Far-fetched, you say? Well, let me ask you
this: Did you think for a moment that the assertion made above and placed
between quotation marks, was an invention of mine? Or did you think that
someone uttered these words to make the point that was analogized by the story
of the mad scientist? Whatever you may think, the truth is that a Jew actually
authored these words and stuck them at the end of an article he wrote under the
title: “Why Anti-Zionism is Worse Than Antisemitism,” written by Benjamin
Kerstein and published on October 23, 2019 in Algemeiner.
Kerstein's point is that all Jews are one
and the same people whether they are White, Black, Yellow, Brown or red
skinned. They are one and the same people whether they just converted to
Judaism, or they are children of the first generation converts to Judaism, or
the second generation or the tenth or even before that. They are one and the
same people, says Kerstein, if they are half Jews, or a quarter Jews or a
smaller fraction than that. In fact, they are Jews if they have as little as
one drop of Jewish blood in them … or not even that much, as long as they feel
like Jews.
But what is it that prompted this guy,
Benjamin Kerstein, to go into the trouble of arguing that a mixture is not a
mixture but a homogeneous mass that happens to have different colors, different
vibrations, different scents, different flavors, different customs and so on
... and so on ... and so on?
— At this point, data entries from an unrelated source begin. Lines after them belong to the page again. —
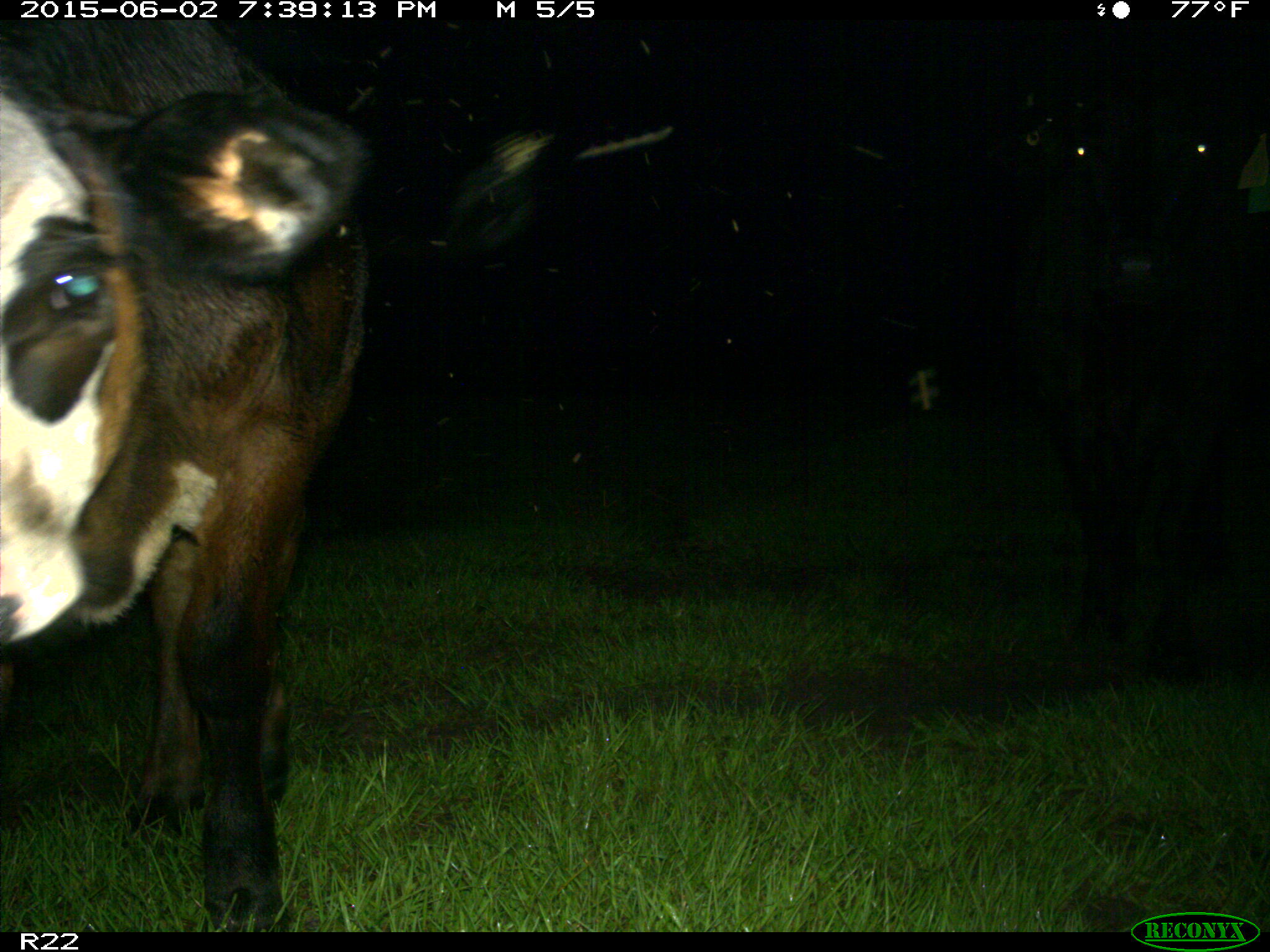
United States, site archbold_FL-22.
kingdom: Animalia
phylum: Chordata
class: Mammalia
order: Artiodactyla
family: Bovidae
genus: Bos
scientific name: Bos taurus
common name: domestic cow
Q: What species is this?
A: Bos taurus (domestic cow).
The answer is that by the power of his twisted
logic, Kerstein has determined that if it can be argued that a mishmash of Jews
represents one and the same thing, all the Jews, wherever they happen to live,
will have the right to do what no one else is allowed to do.
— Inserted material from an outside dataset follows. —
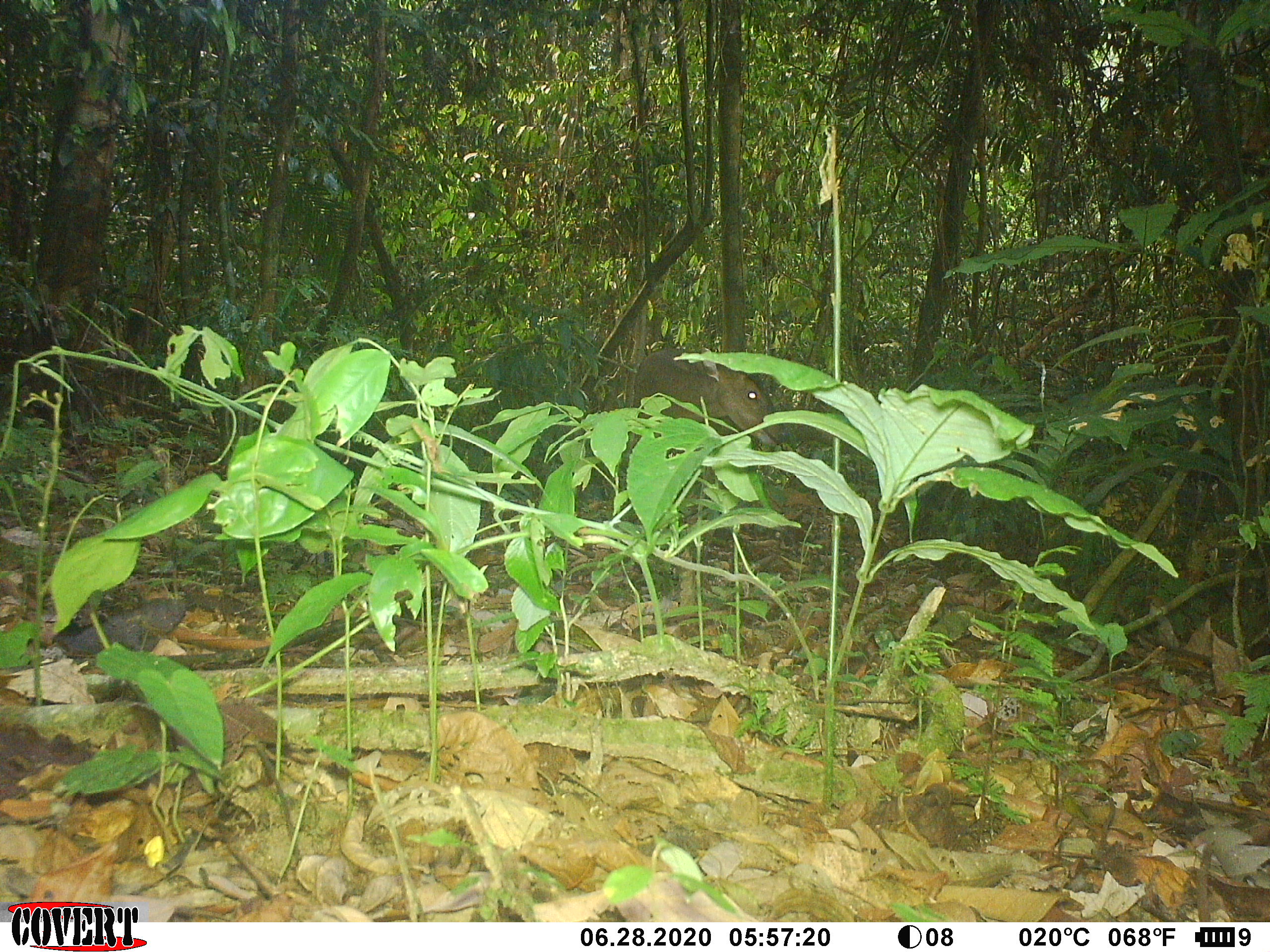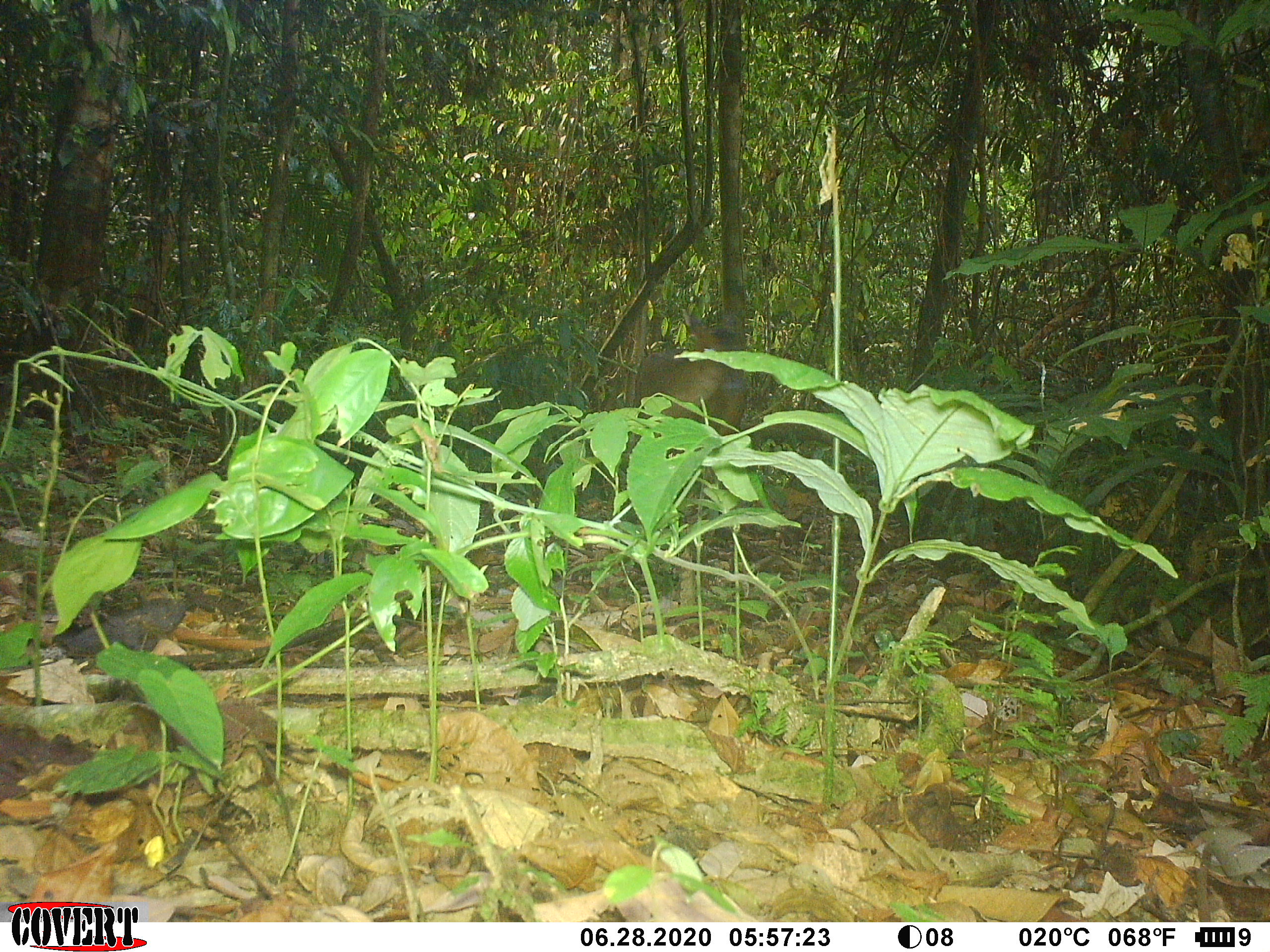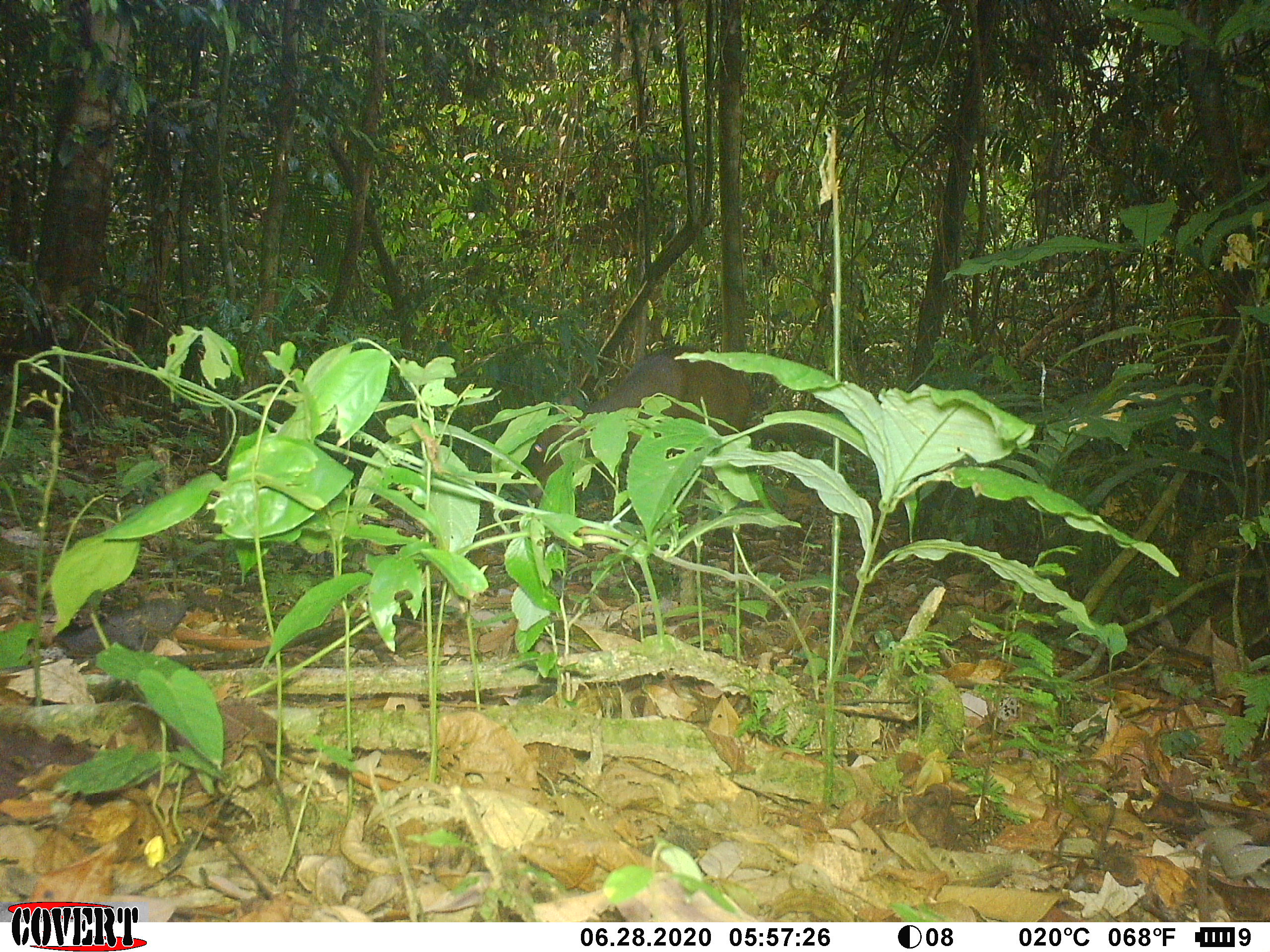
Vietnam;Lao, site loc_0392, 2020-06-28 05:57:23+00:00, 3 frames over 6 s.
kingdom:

That is, it has been resolved in the
twisted mind of Kerstein, that whereas all the Greeks in the world could not go
to Greece, push away the people that never left the place, and take it for
themselves, the Jews from anywhere in the world have the right to go to
Palestine, push away the people that never left the place, and take it for
themselves. In fact, the rule that applies to the Greeks but not the Jews,
applies to everyone else on the planet, be they White, Black, Yellow, Brown or
red skinned.
To make his point, Kerstein contrived an
argument that –– if composed by a non-Jew –– would have sent its author to a
mental institution. But because the argument was composed by a Jew, it was
considered worthy of printing in a publication that is supported by taxpayer
money. Here is the argument that Kerstein made:
“The Jews are not a people is a remarkable
statement because it is quite unprecedented. Throughout the long history of
philo- and antisemitism, non-Jews never claimed that the Jews were not a
people. Christianity and Islam always acknowledged that they constituted a
nation. An official of the French revolutionaries once said, 'For the Jews as a
people, nothing; for the Jew as a citizen, everything,' something that could
not have been said if the Jews had not been a people”.